:: Do this ::
Rewrite the records, starting at the beginning and ending with the line that contains "3145 millimetres", as a Markdown table with the columns Row and Text. Number each non-blank line, omit blank lines, and leave the pictures out.

:: Exercise materials ::
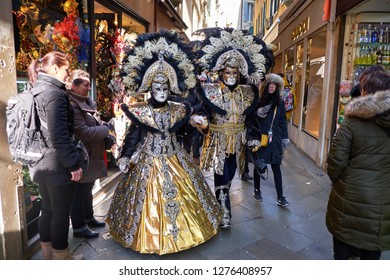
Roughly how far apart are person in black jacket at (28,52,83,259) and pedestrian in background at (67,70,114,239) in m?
0.48

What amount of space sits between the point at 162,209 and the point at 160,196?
0.39ft

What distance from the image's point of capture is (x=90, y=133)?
3145 millimetres

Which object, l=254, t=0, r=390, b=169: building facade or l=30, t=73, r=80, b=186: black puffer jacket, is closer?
l=30, t=73, r=80, b=186: black puffer jacket

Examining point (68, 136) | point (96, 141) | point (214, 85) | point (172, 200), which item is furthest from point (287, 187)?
point (68, 136)

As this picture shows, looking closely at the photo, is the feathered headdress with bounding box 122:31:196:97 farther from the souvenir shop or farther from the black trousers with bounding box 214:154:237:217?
the black trousers with bounding box 214:154:237:217

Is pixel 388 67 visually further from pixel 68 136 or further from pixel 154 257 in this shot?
pixel 68 136

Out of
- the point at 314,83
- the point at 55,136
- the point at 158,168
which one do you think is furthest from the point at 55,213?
the point at 314,83

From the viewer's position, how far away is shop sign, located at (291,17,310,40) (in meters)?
8.16

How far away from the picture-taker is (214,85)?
144 inches

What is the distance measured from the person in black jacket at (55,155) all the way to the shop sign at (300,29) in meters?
7.08

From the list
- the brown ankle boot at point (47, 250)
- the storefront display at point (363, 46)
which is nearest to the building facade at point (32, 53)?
the brown ankle boot at point (47, 250)

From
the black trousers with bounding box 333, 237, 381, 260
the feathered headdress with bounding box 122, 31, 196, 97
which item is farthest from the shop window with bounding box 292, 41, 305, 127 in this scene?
the black trousers with bounding box 333, 237, 381, 260

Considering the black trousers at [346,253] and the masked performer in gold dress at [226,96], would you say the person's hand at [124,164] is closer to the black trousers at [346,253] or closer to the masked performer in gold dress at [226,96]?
the masked performer in gold dress at [226,96]

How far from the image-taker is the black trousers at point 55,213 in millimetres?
2625
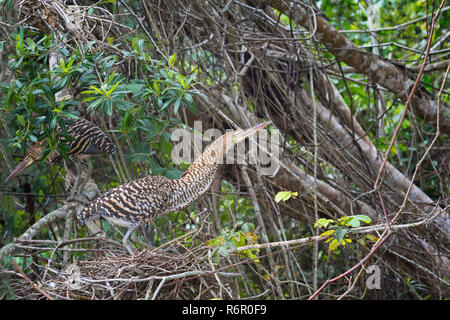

:: Answer to the task ::
| Row | Text |
|---|---|
| 1 | Roughly how far apart are person in black jacket at (28,52,83,259) and pedestrian in background at (67,70,114,239) in m? |
| 2 | 0.48 |
| 3 | What amount of space sits between the point at 162,209 and the point at 160,196? |
| 4 | 0.39ft |
| 5 | What distance from the image's point of capture is (x=90, y=133)? |
| 6 | 3145 millimetres |